### Selection
• • • • • • •
Restricted Stock Agreement
This Restricted Stock Award Agreement (this “Agreement”) is made and entered into as of _______, 2017 (the “Grant Date”) by and between Muscle Maker, Inc, a California corporation (the “Company”), and __________, as [employee/consultant] (the “Grantee”).
WHEREAS, the Company’s Board of Directors (the “Board”) has determined that it is in the best interests of the Company and its shareholders to grant the award of Shares (defined below) provided for herein.
NOW, THEREFORE, the parties hereto, intending to be legally bound, agree as follows:
1. Grant of Shares. The Company hereby issues to the Grantee on the Grant Date a restricted stock award under the Corporation’s 2017 Stock Option and Stock Issuance Plan (the “Plan”) consisting of, in the aggregate, _________ shares (post 7-for-1 reverse split shares) of common stock, no par value per share (the “Common Stock”), of the Company at a value of $_______ per share (the “Shares”), on the terms and conditions and subject to the restrictions set forth in this Agreement and the Plan.
2. Consideration. The grant of the Shares is made in consideration of the services already rendered and to be rendered by the Grantee to the Company as [an employee/a consultant] of the Company.
• • • • • • •
### Given data
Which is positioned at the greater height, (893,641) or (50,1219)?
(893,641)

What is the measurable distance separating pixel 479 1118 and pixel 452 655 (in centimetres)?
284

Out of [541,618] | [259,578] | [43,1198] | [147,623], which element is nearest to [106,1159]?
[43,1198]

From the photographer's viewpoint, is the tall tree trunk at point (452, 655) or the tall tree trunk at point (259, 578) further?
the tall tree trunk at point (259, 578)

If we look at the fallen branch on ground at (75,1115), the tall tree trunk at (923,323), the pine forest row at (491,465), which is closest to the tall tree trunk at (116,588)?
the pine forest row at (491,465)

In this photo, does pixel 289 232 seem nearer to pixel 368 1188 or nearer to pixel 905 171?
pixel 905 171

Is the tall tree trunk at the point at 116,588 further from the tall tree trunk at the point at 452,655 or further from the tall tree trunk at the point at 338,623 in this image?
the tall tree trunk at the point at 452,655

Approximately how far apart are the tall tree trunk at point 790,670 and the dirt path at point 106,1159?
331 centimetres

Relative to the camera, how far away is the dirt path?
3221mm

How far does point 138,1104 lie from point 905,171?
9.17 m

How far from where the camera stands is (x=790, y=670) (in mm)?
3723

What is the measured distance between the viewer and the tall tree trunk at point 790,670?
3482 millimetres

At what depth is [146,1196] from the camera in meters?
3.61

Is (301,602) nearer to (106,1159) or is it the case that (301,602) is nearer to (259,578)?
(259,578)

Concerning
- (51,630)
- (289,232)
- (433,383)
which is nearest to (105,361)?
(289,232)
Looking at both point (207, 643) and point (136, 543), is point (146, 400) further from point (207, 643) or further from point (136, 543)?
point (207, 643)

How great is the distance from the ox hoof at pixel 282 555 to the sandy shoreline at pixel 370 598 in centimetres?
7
• • • • • • •
### Written instruction A
Answer these questions using the restricted stock agreement:
(i) In which state is Muscle Maker, Inc. incorporated?
(ii) Under what plan is the restricted stock award issued?
(iii) In consideration of what is the grant of the Shares made?
### Written instruction B
Carry the restricted stock agreement forward from the point where it stops.
The material is not needed to complete any of the work here.

### Written answer A
(i) California.
(ii) The Corporation's 2017 Stock Option and Stock Issuance Plan.
(iii) The services already rendered and to be rendered by the Grantee to the Company as an employee or a consultant.

### Written answer B
3. Restricted Period; Vesting.
3.1 Except as otherwise provided herein, provided that the Grantee remains in Continuous Service (as defined below) through the applicable vesting date, the Shares will vest as follows:
_______% on the Grant Date;
_______% on _______, 201_;
_______% on _______, 201_;
_______% on _______, 201_; and
_______% on _______, 201_.
For purposes of this Agreement, “Continuous Service” shall mean the Grantee remaining as [an employee/a consultant] of the Company.
The period over which the Shares vest is referred to as the “Restricted Period”.
3.2 The foregoing vesting schedule notwithstanding, if the Grantee’s Continuous Service terminates for any reason at any time before all of his Shares has vested, the Grantee’s unvested Shares shall be automatically forfeited upon such termination of Continuous Service and neither the Company nor any affiliate shall have any further obligations to the Grantee under this Agreement.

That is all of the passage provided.